An $$\alpha$$ particle and a proton are accelerated from rest by a potential difference of 200 V. After this, their de Broglie wavelengths are $$\lambda_\alpha$$ and $$\lambda_p$$ respectively. The ratio $$\frac{\lambda_p}{\lambda_\alpha}$$ is:

The de Broglie wavelength of a particle of mass $$m$$ and charge $$q$$ accelerated through a potential difference $$V$$ is given by $$\lambda = \frac{h}{\sqrt{2mqV}}$$.

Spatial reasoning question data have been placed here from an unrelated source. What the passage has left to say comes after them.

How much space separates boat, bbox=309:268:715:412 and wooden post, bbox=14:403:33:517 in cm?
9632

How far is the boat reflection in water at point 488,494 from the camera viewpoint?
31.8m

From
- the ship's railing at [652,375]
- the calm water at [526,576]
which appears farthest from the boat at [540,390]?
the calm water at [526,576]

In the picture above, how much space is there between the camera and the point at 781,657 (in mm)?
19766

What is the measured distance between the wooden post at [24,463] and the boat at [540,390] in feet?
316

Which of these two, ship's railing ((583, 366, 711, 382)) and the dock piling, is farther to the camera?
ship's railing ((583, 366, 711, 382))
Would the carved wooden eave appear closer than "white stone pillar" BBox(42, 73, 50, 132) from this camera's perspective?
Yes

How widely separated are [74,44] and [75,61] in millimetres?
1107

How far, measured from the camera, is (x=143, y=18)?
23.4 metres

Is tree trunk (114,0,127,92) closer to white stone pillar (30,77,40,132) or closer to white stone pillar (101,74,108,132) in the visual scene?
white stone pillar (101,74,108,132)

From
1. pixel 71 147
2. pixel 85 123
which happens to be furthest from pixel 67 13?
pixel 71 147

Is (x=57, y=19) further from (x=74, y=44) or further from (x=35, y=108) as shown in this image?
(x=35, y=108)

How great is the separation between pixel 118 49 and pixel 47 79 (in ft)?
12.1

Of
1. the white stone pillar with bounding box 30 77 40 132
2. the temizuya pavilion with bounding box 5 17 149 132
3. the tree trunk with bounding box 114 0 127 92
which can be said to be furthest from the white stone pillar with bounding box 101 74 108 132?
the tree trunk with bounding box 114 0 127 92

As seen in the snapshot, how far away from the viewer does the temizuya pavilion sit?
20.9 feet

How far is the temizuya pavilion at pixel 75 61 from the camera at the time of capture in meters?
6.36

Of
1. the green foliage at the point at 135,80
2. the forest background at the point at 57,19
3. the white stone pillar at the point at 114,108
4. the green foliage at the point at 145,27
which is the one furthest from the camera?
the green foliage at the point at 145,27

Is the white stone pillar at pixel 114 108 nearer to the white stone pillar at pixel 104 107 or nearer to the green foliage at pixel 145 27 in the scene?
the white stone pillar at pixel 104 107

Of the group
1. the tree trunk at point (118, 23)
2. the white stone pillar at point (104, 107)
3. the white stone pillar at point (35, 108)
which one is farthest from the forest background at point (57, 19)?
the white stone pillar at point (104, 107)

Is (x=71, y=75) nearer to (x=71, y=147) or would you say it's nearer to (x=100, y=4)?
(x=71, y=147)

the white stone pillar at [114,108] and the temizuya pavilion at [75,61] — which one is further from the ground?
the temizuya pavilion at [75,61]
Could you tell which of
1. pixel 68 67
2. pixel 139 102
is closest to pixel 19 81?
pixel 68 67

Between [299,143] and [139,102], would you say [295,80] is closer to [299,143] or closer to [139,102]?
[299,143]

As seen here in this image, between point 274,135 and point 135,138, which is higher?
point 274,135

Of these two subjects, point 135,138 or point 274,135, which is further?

For the proton: $$\lambda_p = \frac{h}{\sqrt{2m_p \cdot e \cdot V}}$$

For the $$\alpha$$ particle (mass $$= 4m_p$$, charge $$= 2e$$): $$\lambda_\alpha = \frac{h}{\sqrt{2 \cdot 4m_p \cdot 2e \cdot V}} = \frac{h}{\sqrt{16m_p eV}}$$

Taking the ratio:

$$\frac{\lambda_p}{\lambda_\alpha} = \frac{\sqrt{16m_p eV}}{\sqrt{2m_p eV}} = \sqrt{\frac{16}{2}} = \sqrt{8} = 2\sqrt{2} \approx 2.83$$

Rounding to one decimal place, this gives approximately $$2.8$$.

The correct answer is Option (3): 2.8.